Politics

Libby Gets a Jury

Scooter Libby has his jury: nine women and three men. In a city that is nearly 60 percent African-American, 10 are Caucasian. The group includes an art historian, a soprano, a postal worker, a Web designer, and a charming retired North Carolina math teacher. Somehow, juror No. 1,869, that Washington Post reporter who seems to know everyone, made it into the box.

Libby has to feel relieved. His jurors are not people who are hooked on the 24-hour news cycle. They’re more interested in celebrity gossip or the sports pages than the news. “I don’t like reading newspapers,” said one thirtysomething woman who said she watches Heroes, Jericho,and Judge Judy instead of Katie Couric or Tim Russert. (“You know [Judge Judy’s] not a judge,” Judge Walton told her during her questioning.)

Most are thoroughly unfamiliar with the case, but though they may not have known Libby’s name, they all know their duty as public citizens. When they were asked about their ability to judge events fairly, they were thoroughly informed. “That is the obligation in this setting,” said the theatrical elderly art historian, who will either drive her fellow jurors mad or have them all sounding like members of the Royal Shakespeare Co. by the end of this.

Not only did jurors promise to weigh the evidence carefully, but when asked if the Bush administration lied in the run-up to the war, they were ruthlessly fair and balanced. “I don’t believe in that stuff you have to go to the right person,” said the giggly, 30ish travel agent. “There are three sides to a story: his side, her side, and the truth.” One woman who thought Bush had not been “candid” nevertheless said it wouldn’t affect her ability to judge evidence in this case.

All jurors seemed predisposed to buy the defense argument that memory can be a funny thing. “We get so bogged down in so much going on that you can … sometimes to be pretty sure about something [that might not have actually happened],” said a middle-aged woman who was selected. Of course, the challenge for the defense is convincing the jury that Libby had the most extraordinarily resilient false memory. Repeated questioning by the FBI and grand jury could not shake his story.

The last time we were in court, the process of picking the 12 jurors and four alternates ground slowly, but Monday the blockage cleared. None of the eight jurors interviewed by the lawyers had conflicts, and no one knew any of the players. Those who did get bounced had the good manners to do it quickly. They made it immediately clear that they couldn’t get past their dislike of the Bush administration. They were in and out of the box in about a minute.

The day’s smooth glide to a jury was briefly interrupted after lunch for a debate over the last stage of jury selection.
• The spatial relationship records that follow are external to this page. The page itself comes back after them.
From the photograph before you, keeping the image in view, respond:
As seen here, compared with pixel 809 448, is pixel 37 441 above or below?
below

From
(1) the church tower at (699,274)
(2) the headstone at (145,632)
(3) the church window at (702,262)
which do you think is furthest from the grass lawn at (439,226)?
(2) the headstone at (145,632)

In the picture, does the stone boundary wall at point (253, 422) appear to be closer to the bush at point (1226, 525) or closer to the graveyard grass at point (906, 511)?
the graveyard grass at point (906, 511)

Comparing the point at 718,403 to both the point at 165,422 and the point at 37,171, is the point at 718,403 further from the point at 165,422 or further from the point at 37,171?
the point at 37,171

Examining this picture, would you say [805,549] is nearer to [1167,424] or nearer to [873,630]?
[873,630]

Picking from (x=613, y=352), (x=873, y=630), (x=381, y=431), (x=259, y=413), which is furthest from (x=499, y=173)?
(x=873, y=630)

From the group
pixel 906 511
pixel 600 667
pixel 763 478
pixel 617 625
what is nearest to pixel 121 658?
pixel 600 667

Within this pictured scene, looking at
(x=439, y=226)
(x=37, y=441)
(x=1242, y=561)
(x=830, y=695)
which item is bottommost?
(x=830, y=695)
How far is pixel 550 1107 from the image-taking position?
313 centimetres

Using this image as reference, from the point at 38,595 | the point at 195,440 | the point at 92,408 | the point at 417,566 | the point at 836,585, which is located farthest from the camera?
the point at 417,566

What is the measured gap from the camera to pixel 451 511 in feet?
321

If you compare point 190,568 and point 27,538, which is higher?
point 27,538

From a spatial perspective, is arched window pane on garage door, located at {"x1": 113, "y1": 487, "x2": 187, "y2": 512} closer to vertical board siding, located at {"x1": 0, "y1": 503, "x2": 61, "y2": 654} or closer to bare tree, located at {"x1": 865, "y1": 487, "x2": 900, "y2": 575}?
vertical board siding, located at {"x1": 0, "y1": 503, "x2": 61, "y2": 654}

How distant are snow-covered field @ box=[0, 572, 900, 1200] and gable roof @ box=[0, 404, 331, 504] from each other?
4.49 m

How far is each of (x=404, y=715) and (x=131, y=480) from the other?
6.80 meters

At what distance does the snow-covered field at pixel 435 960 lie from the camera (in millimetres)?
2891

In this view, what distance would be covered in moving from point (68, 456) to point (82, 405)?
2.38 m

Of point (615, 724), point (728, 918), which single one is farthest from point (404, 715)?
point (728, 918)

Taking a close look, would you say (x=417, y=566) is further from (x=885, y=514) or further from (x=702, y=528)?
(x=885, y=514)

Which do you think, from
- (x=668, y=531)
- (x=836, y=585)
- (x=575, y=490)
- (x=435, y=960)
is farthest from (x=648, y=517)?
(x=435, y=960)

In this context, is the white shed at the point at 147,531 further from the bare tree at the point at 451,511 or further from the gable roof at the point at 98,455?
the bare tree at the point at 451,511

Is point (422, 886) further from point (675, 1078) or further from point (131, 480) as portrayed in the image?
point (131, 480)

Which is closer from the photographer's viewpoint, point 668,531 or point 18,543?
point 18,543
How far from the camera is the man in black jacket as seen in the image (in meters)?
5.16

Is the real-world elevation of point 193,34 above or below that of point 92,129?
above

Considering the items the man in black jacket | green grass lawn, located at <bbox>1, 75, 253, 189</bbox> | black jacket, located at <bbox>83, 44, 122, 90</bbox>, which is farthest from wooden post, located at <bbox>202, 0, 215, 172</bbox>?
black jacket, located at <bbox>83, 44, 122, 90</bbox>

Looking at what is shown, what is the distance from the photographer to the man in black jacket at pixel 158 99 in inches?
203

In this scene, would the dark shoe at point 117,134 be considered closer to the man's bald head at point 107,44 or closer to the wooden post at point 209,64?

The first four days of questioning created a pool of potential jurors. From that pool, defense attorneys could strike 10 jurors, and prosecuting attorneys could exclude six. Lawyers could use those peremptory challenges without explaining their reasoning. Each side also had the power to chuck two alternates. It’s like picking teams in a very complicated pickup game.

When lawyers tried to clarify the rules for the process with the judge, everyone seemed to get confused. Would jurors be divided into two pools (jurors and alternates) before the peremptory challenges started or as the process continued? This would influence the way in which the teams used their strikes. The lawyers and the judge had different views of the rules. “I’m sorry to be a geek about this,” said Fitzgerald, explaining his opinion of how the order should work. Judge Walton grabbed an enormous book and looked up the rule.

Libby’s lawyers, laughing, asked for more time to reorder their list. “We were working over the weekend [about how the selection would work],” said Wells. “We have to revisit how the world looks.” This would not have given me confidence, if I were Libby.

The process for discarding jurors was opaque. The lawyers didn’t say out loud who they wanted cast off. Instead they handed the clerk a list, and she read it with no indication of which side sent the ejection order. The prosecution presumably struck the two women who said they had a hard time believing anyone would lie. The defense team presumably got rid of the man whose wife worked as a criminal prosecutor, since he might have sympathy for Patrick Fitzgerald’s team.

Tomorrow both sides will offer their opening statements, and the press will surge into the courtroom, free from the little room in which we have been sequestered for the jury-selection process. And then we, like Libby, will be able for the next six weeks to study the faces for some clue about whether they think the vice president’s former chief of staff was lying or simply had a disastrously faulty memory.